A highly unusual statue sits at the top, commemorating the death of a little boy, according to legend pushed to his death as a result of some jealousy induced feud.
Benedek took me to see another Orthodox Church.
It is really strange inside. Some priest is babbling along in an incomprehensible language (to all, not just to me!), and nobody seems to be paying attention to him. It is nothing like Catholic of Protestant churches, where everyone sits silently, at least pretending to pay attention. Here they stand around everywhere and do their own thing. And they kiss icons, a practice the Romanian authorities noted might not be a very good idea in times of epidemics. The Church calmed their fears, informing them that it was impossible for a icon to pass on germs, because they are blessed.
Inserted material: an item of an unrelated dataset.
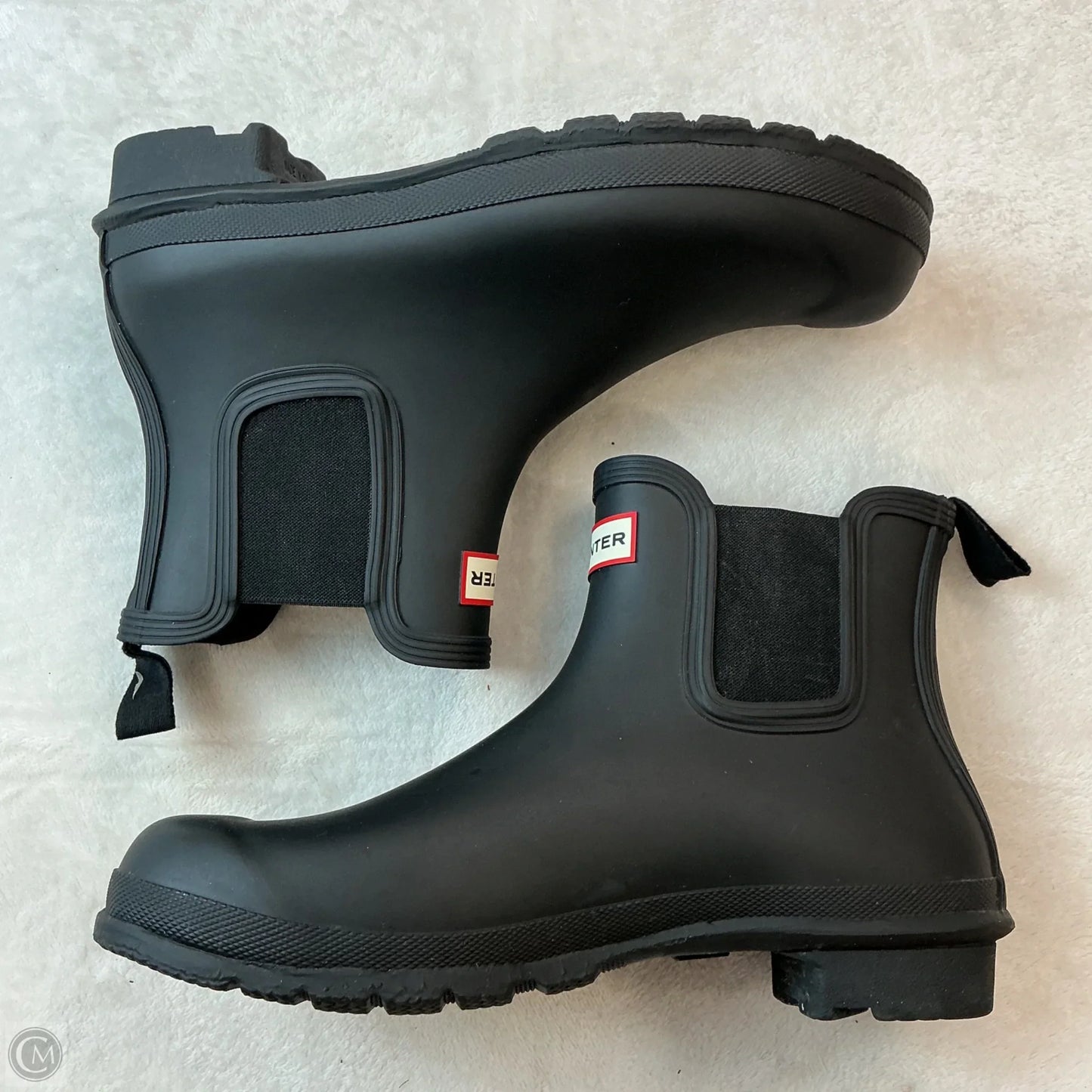 Boots Rain By Hunter In Black, Size: 11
The cemetery was even stranger. This man, who probably doesn’t trust his relatives at all, had his own tombstone built and installed. The date of his future death remains to be added. Only an engineer…
While that was entertaining, I must say I learned some shocking things about Romania in Brasov.
First, I witnessed an army parade. Now, I understand that Romania is one of the poorest NATO member countries, but I found the level of equipment they provide their troops to be totally unacceptable.
Second, I witnessed a criminal trial and I found the police and courts treat the accused very badly, even resorting to severe beatings. Again, I am shocked the EU tolerates such behaviour from a member country. And this is not some strange rumour, I saw it with my own eyes!